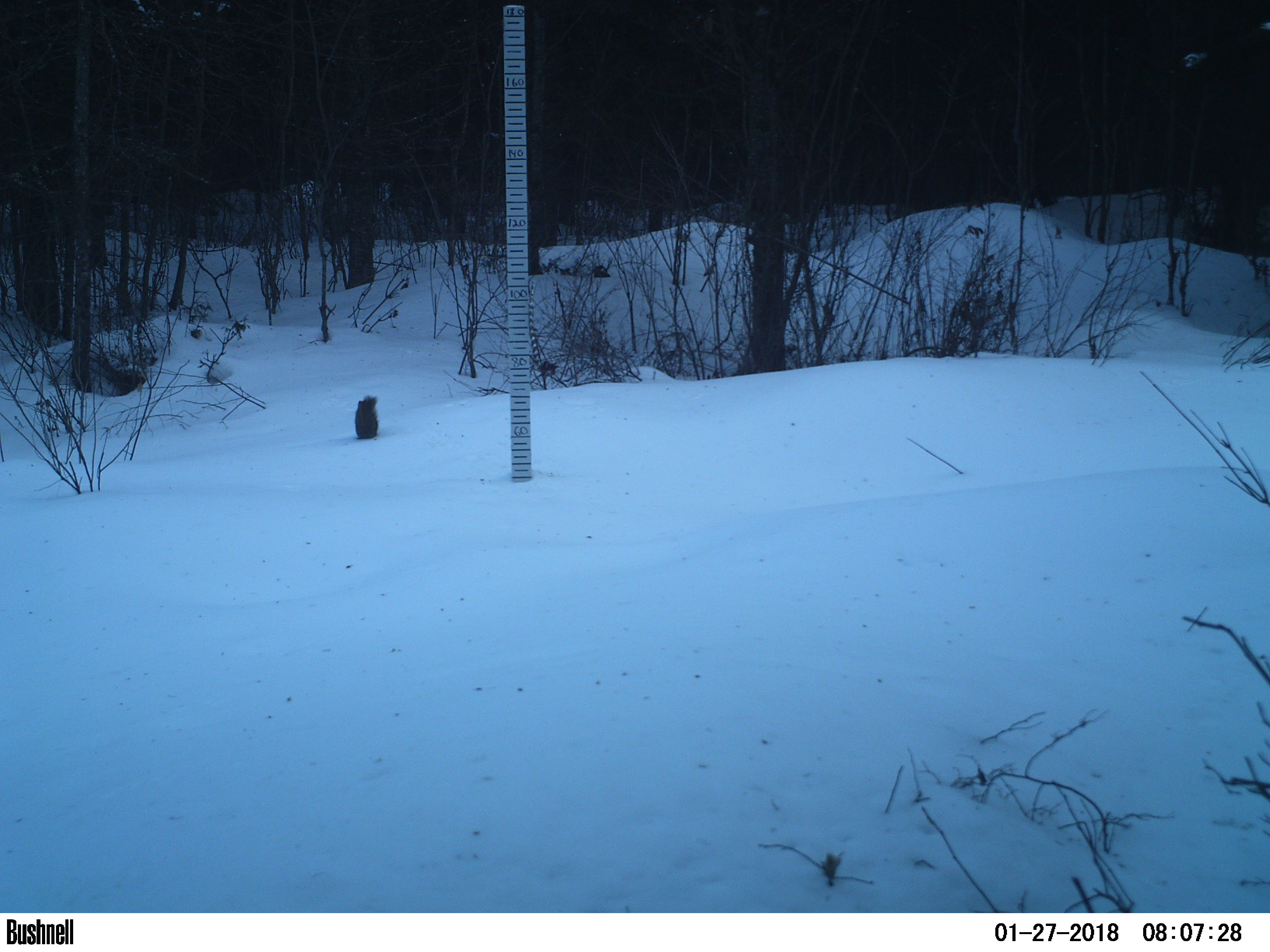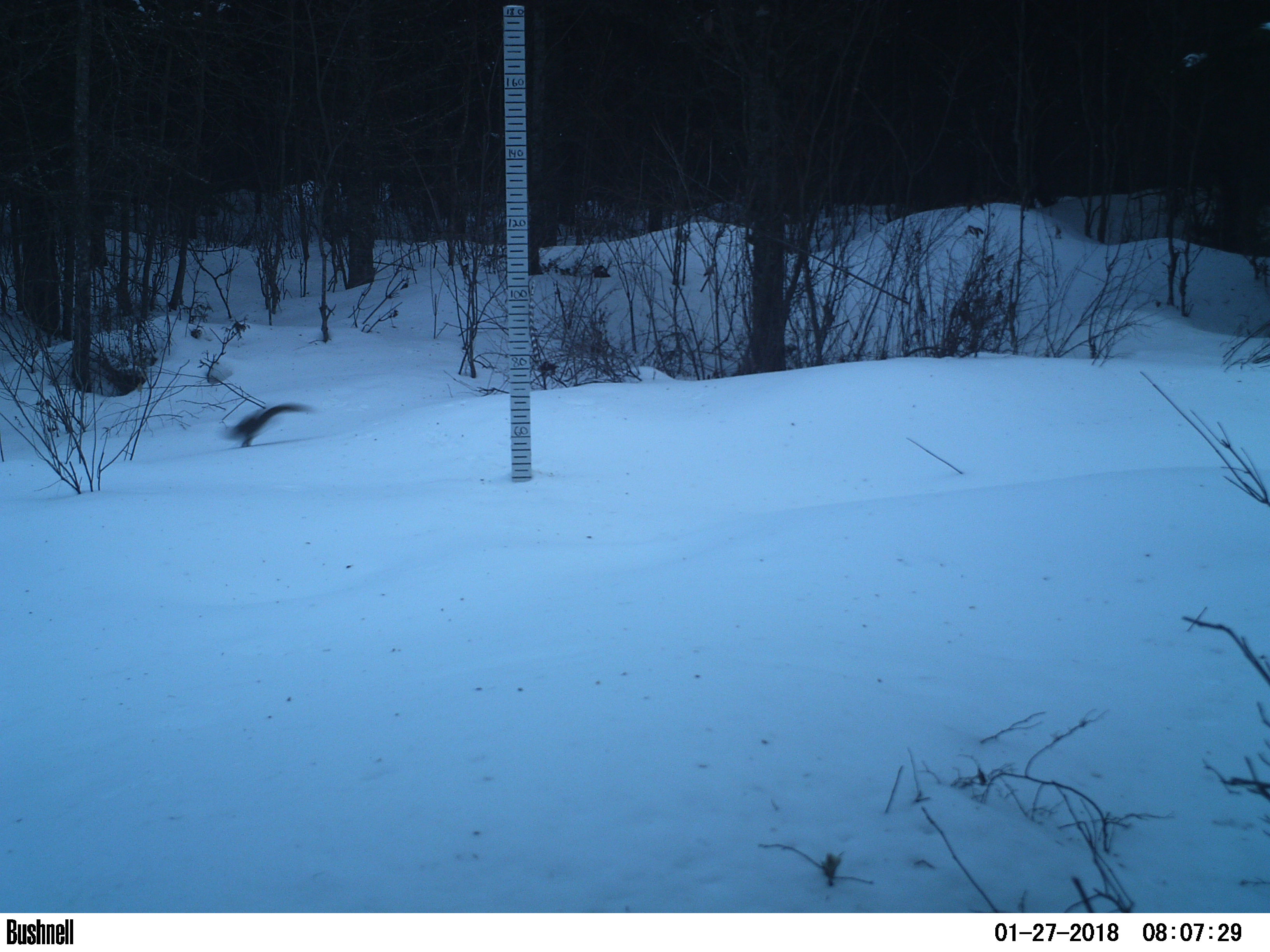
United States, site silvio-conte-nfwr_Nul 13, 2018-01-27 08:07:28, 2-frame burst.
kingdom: Animalia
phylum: Chordata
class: Mammalia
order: Rodentia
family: Sciuridae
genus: Tamiasciurus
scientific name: Tamiasciurus hudsonicus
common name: red squirrel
Red squirrel (Tamiasciurus hudsonicus).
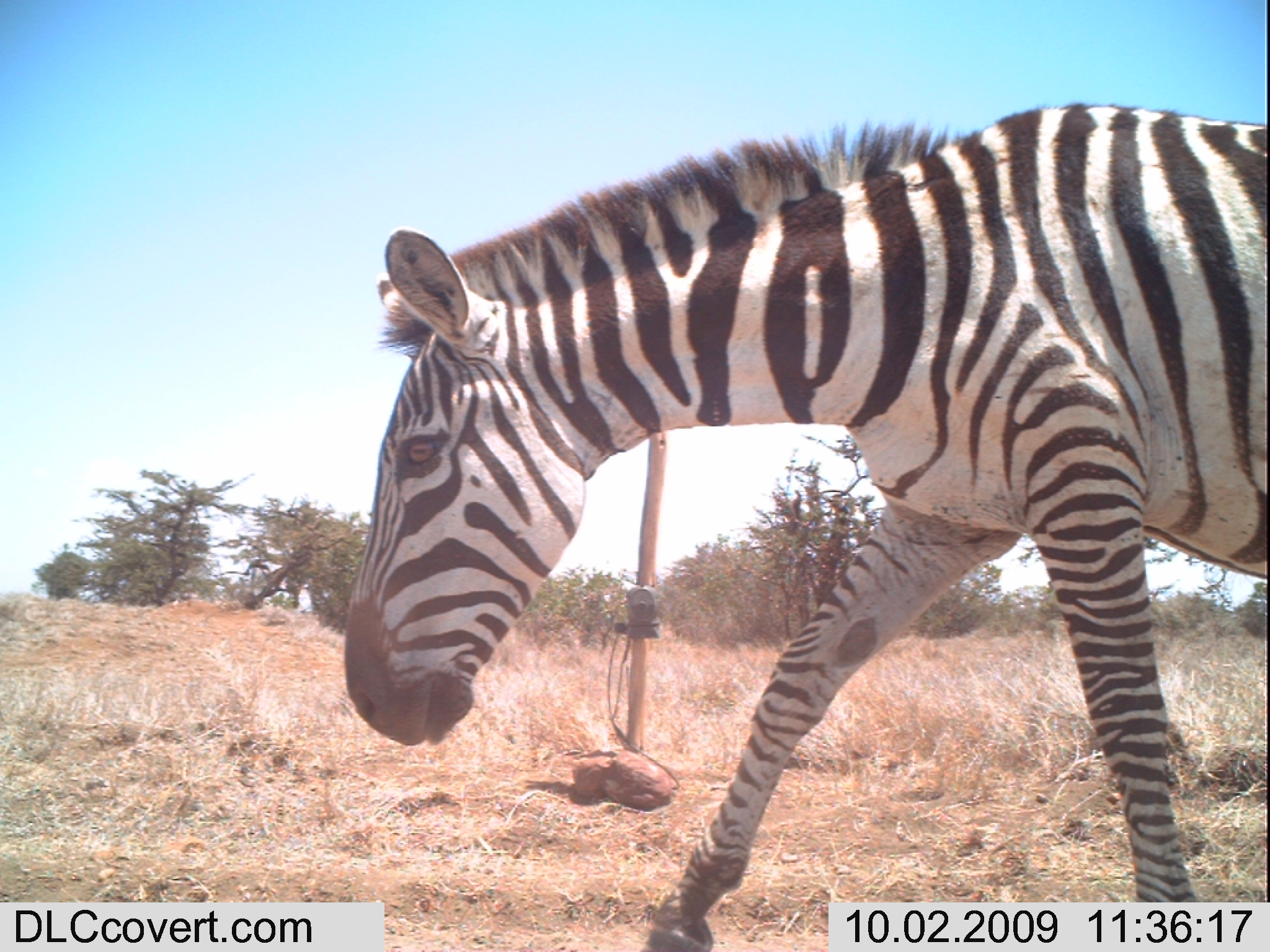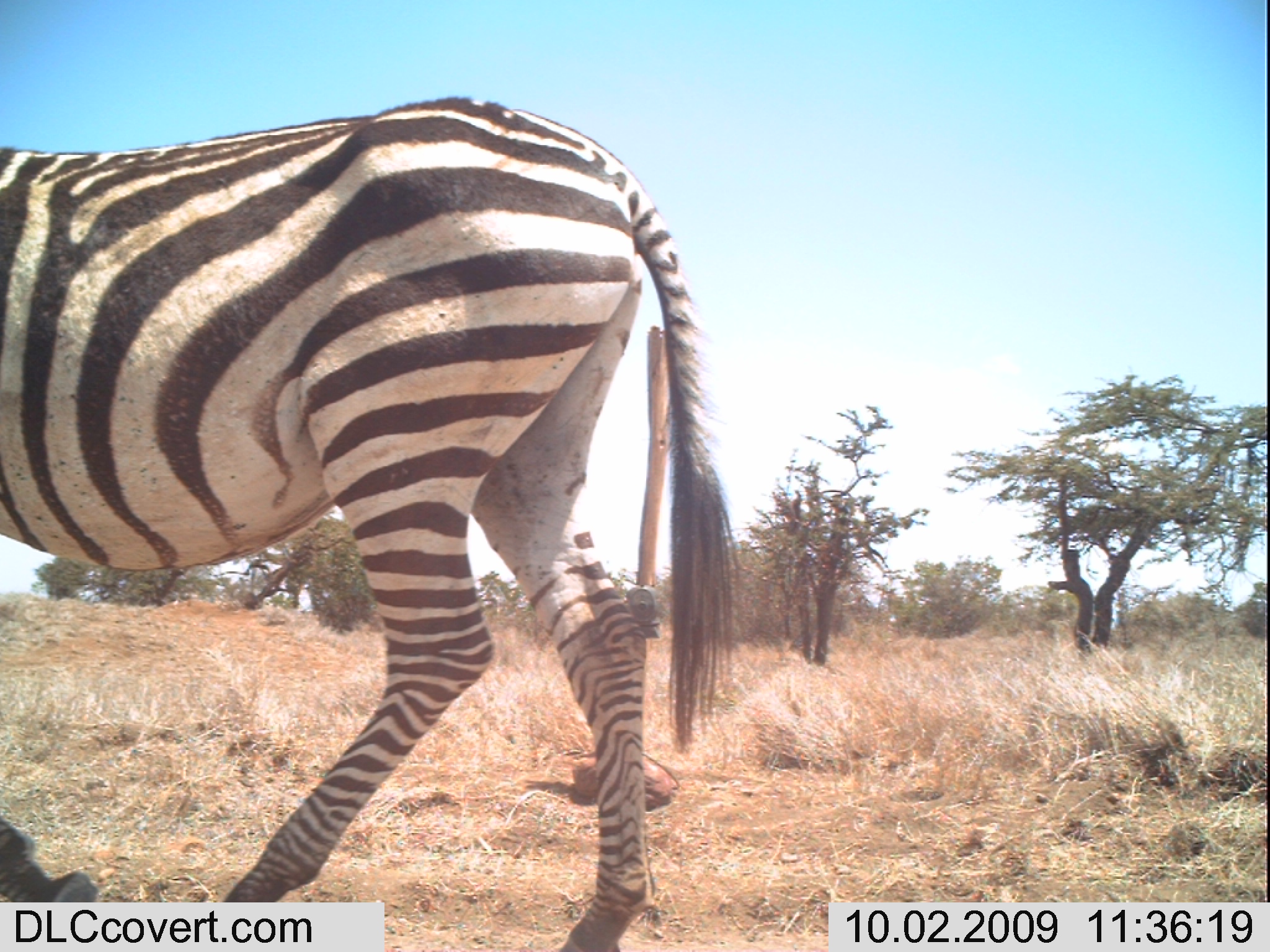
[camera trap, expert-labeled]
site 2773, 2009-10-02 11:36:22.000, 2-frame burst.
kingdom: Animalia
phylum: Chordata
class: Mammalia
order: Perissodactyla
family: Equidae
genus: Equus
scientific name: Equus quagga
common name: plains zebra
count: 1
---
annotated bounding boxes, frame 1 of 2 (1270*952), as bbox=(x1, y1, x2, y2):
equus quagga: bbox=(307, 76, 1270, 909)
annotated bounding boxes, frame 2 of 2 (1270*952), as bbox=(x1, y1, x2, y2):
equus quagga: bbox=(0, 80, 771, 951)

**Aim of the exercise**
Produce the full material again verbatim, with the pictures dropped.

**Exercise response**
United States, site silvio-conte-nfwr_Nul 13, 2018-01-27 08:07:28, 2-frame burst.
kingdom: Animalia
phylum: Chordata
class: Mammalia
order: Rodentia
family: Sciuridae
genus: Tamiasciurus
scientific name: Tamiasciurus hudsonicus
common name: red squirrel
Red squirrel (Tamiasciurus hudsonicus).
[camera trap, expert-labeled]
site 2773, 2009-10-02 11:36:22.000, 2-frame burst.
kingdom: Animalia
phylum: Chordata
class: Mammalia
order: Perissodactyla
family: Equidae
genus: Equus
scientific name: Equus quagga
common name: plains zebra
count: 1
---
annotated bounding boxes, frame 1 of 2 (1270*952), as bbox=(x1, y1, x2, y2):
equus quagga: bbox=(307, 76, 1270, 909)
annotated bounding boxes, frame 2 of 2 (1270*952), as bbox=(x1, y1, x2, y2):
equus quagga: bbox=(0, 80, 771, 951)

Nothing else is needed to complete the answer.